Önceki gün dedik ki;
"""Art niyetini aslında her fırsatta ortaya koyan, siyasi güç paylaşımına asla yaklaşmayan, iç siyasette en önemli kozu olan ve prim yapan "Türk askeri ve Türkiye karşıtlığı siyasetini" elden bırakmak istemeyen Rum tarafı bu zirvede aslında hedefine ulaştı, istediğini aldı, bir taşla iki kuş vurdu, hem Türkiye'yi karşısına aldı ve maskara etti, hem de Kıbrıs Türk tarafını görmezden geldi, maskara etti, sallamadı bile…
Zirvede Anastasiadis başrolü oynarken kendileri gibi nicelerini eskiten Kıbrıs sorununun özünde neyin yattığından bihaber TC yetkilileri de sadece yardımcı oyuncu rolündeydiler, Akıncı ise figürandı, kendisi bu yakıştırmayı hiç beğenmese de...
Sn. Akıncı, on günlük fiyasko sürecinde malesef yardımcı kaptan bile değildi…
Kıbrıs Türk ekibindeki "bizimkiler" tayfasına gelince, sadece tayfaydılar, miçoydular, güverte paspascısıydılar…"""
Cumhurbaşkanı Akıncı'nın sözcüsü Sn. Burcu da bugün (dün) diyor ki; "Kıbrıs Rum Yönetimi’nin yıllardır sürdürdüğü en büyük yanlış, Kıbrıs Türk halkını ve onun seçilmiş liderini küçümsemek, eşit görmemek, hatta yok saymak, bu nedenle, her zaman sadece Türkiye’yi muhatap olarak almak istiyorlar, Kıbrıs Türklerinin iç dinamiklerinin görmezden geliniyor… Bu geçmişte de böyleydi, şimdiki Cumhurbaşkanımız Sayın Akıncı’ya karşı da aynı tavrı sergilemektedirler. Sayın Rum Sözcü Hristodulidis’in açıklamasının anlamı budur…”.

■ Kayıtlı veriler
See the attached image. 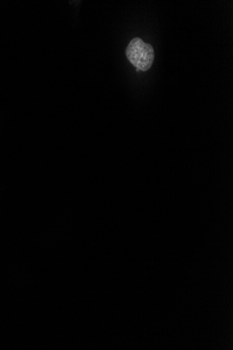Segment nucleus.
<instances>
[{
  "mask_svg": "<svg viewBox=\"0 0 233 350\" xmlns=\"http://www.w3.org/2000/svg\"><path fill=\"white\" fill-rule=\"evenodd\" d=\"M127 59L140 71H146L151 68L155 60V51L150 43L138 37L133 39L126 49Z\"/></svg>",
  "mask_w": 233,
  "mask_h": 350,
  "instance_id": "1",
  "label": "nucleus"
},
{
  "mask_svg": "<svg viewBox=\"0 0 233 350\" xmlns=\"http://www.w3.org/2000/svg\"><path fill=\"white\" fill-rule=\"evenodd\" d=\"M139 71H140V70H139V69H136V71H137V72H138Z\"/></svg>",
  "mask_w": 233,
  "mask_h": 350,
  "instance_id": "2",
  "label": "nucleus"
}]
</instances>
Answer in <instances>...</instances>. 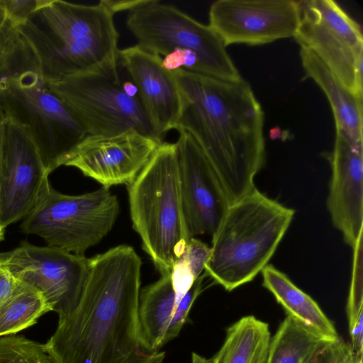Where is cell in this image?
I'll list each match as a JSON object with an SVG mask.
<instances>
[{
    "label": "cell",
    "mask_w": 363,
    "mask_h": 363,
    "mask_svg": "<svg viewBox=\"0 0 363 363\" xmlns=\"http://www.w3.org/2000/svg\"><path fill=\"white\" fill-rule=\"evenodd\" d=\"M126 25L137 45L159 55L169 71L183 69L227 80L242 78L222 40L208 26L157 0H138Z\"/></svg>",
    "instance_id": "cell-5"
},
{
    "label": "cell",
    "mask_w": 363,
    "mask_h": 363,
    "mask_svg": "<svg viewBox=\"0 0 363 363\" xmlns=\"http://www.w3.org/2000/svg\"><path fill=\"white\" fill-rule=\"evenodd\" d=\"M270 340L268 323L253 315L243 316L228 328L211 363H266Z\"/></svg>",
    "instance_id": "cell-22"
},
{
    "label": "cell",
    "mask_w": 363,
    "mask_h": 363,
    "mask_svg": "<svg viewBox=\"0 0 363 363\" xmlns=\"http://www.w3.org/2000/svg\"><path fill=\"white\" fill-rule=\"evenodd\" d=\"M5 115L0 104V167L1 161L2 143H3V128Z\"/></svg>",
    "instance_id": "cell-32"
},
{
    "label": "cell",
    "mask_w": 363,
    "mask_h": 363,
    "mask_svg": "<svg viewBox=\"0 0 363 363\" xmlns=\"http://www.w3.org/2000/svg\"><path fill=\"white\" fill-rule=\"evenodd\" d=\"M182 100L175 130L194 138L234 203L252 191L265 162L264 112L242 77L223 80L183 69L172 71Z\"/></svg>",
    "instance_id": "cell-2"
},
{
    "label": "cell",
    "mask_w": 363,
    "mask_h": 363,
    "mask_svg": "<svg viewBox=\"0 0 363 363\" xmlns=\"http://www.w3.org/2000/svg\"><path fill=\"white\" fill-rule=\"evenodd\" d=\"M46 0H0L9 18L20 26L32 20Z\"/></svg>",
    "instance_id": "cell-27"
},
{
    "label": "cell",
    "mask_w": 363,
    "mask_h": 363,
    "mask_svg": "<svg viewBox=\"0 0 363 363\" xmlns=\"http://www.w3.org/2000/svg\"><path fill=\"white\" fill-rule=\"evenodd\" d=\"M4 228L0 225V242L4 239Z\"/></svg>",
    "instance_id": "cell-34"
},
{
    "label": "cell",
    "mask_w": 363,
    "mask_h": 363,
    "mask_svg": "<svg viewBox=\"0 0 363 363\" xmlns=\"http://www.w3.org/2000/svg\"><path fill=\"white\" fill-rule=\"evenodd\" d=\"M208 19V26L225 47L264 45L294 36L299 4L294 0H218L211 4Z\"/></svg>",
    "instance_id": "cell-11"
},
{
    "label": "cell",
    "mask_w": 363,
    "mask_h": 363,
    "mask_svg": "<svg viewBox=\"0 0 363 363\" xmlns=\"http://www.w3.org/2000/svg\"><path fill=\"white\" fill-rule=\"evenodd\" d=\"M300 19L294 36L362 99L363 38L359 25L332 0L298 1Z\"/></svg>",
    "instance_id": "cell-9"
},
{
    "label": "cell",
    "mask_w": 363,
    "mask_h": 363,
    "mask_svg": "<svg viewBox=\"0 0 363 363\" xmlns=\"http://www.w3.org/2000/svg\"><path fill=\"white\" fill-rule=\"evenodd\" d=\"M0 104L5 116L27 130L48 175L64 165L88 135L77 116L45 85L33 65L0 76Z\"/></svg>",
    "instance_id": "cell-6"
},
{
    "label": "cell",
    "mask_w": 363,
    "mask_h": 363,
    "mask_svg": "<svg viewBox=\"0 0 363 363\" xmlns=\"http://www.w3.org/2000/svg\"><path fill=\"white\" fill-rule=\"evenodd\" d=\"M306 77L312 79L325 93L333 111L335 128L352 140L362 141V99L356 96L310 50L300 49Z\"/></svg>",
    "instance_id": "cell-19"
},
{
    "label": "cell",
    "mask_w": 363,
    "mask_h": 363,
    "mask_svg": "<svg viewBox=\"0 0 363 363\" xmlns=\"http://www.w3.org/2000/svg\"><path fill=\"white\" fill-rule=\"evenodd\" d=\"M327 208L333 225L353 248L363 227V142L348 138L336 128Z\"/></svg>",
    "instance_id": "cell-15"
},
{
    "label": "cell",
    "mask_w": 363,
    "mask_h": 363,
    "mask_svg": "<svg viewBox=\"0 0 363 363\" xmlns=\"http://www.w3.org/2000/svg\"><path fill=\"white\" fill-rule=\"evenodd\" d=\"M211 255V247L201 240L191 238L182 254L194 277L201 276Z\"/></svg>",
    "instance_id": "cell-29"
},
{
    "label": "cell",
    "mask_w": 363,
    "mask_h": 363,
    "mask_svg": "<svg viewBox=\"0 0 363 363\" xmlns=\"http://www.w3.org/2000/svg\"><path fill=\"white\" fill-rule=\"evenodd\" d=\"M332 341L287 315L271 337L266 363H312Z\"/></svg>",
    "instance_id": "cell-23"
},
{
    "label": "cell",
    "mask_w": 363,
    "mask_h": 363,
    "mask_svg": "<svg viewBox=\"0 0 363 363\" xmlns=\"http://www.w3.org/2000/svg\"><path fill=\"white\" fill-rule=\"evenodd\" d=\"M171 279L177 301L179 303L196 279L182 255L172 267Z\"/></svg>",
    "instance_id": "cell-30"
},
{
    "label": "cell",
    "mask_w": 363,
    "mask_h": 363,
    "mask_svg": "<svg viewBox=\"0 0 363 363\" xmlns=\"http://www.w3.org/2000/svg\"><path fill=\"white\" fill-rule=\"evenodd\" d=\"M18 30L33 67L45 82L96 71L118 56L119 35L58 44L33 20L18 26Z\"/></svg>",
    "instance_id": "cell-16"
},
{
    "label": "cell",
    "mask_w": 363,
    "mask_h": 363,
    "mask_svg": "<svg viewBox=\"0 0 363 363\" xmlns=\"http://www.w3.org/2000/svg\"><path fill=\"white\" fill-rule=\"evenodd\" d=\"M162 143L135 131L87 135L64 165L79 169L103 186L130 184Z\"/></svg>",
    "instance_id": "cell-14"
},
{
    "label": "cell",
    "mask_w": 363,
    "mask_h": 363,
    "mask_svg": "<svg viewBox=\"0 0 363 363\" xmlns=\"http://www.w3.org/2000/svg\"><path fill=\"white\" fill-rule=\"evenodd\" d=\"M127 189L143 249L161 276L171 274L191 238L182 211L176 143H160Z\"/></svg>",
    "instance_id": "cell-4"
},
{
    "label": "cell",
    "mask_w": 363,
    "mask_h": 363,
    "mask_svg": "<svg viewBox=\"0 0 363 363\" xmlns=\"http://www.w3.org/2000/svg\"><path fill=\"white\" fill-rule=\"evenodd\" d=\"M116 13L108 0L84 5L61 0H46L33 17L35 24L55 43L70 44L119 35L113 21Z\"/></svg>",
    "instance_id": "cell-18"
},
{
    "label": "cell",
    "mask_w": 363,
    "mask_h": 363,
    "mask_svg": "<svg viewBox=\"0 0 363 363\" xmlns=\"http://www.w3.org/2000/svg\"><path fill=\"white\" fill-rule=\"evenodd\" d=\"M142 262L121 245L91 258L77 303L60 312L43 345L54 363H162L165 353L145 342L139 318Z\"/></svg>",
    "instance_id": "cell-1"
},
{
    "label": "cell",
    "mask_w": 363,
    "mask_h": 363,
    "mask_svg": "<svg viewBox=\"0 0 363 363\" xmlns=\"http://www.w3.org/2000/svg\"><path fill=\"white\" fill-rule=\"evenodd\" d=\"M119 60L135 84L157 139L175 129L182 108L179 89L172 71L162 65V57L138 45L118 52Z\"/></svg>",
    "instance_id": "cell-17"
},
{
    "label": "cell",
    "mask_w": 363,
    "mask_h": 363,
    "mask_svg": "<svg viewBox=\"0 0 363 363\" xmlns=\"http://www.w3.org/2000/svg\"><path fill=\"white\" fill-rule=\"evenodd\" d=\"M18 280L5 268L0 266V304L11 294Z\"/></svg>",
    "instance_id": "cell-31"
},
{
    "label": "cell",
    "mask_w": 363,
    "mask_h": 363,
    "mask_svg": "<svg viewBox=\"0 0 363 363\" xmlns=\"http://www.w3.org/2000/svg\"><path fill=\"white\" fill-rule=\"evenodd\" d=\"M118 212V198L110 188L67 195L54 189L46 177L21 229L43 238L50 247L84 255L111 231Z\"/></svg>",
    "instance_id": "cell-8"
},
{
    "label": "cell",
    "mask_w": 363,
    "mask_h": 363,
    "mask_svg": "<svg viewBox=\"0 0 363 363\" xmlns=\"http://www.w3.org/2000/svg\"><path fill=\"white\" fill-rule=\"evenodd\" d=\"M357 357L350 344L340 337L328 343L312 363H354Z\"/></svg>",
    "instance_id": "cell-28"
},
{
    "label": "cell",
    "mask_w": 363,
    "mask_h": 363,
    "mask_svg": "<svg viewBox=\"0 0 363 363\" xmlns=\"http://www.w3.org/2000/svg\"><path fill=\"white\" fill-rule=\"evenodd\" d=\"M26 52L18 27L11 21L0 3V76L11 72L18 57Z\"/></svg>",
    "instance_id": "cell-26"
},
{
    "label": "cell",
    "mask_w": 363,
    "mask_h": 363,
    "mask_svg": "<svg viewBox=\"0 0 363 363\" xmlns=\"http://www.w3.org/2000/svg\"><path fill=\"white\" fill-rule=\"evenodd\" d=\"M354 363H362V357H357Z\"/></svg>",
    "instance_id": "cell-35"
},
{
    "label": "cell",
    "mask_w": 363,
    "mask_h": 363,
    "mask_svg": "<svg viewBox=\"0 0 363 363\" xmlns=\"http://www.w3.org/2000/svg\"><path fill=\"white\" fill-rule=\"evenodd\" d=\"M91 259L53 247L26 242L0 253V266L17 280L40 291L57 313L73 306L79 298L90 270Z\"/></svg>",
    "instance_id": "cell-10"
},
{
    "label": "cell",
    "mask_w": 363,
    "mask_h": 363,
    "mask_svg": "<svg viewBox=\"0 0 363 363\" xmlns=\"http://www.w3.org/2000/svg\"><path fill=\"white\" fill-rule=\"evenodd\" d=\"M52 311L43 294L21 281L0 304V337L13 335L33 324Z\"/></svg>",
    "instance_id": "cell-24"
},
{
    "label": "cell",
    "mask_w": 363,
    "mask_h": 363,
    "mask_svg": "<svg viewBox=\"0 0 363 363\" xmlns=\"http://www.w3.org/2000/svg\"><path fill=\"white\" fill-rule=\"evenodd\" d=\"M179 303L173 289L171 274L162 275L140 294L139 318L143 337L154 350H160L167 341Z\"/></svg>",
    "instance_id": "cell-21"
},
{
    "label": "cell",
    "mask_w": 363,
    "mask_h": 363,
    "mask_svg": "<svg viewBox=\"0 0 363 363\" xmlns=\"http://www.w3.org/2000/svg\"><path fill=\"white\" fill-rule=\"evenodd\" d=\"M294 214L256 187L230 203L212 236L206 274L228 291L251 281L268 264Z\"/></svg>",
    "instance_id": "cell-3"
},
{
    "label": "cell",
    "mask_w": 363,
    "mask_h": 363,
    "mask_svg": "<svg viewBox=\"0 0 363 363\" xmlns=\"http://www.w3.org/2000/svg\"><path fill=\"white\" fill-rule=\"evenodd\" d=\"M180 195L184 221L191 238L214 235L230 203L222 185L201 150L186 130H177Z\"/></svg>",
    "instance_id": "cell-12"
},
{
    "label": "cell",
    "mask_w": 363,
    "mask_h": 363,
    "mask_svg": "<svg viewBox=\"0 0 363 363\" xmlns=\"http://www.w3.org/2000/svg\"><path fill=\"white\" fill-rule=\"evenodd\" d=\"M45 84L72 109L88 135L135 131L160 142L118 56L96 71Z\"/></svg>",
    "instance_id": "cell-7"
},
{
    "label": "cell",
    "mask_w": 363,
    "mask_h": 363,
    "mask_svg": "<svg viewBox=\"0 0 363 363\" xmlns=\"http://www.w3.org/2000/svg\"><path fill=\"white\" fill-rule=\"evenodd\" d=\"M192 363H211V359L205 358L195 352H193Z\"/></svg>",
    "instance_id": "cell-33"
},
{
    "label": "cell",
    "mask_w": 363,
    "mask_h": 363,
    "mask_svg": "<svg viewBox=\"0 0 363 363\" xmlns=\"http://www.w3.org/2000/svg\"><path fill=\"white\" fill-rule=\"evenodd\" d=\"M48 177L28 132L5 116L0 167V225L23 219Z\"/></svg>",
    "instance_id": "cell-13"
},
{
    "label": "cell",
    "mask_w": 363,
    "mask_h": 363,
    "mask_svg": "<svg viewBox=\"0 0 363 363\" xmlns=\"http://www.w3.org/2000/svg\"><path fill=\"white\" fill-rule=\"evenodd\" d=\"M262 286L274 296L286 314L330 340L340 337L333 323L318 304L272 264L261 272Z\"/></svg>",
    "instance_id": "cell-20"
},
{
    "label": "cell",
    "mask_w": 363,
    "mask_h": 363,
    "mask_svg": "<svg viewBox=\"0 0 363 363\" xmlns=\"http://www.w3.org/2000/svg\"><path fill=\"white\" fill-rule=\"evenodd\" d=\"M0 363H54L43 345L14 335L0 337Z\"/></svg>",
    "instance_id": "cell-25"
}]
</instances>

■ Yapılacak iş
Seçilmiş bölümde Akıncı'nın sözcüsü, Kıbrıs Rum Yönetimi'nin yıllardır sürdürdüğü en büyük yanlışın ne olduğunu söylüyor? Lütfen kısaca yanıtlayın.

■ Alıştırmanın yanıtı
Kıbrıs Türk halkını ve onun seçilmiş liderini küçümsemek, eşit görmemek, hatta yok saymak.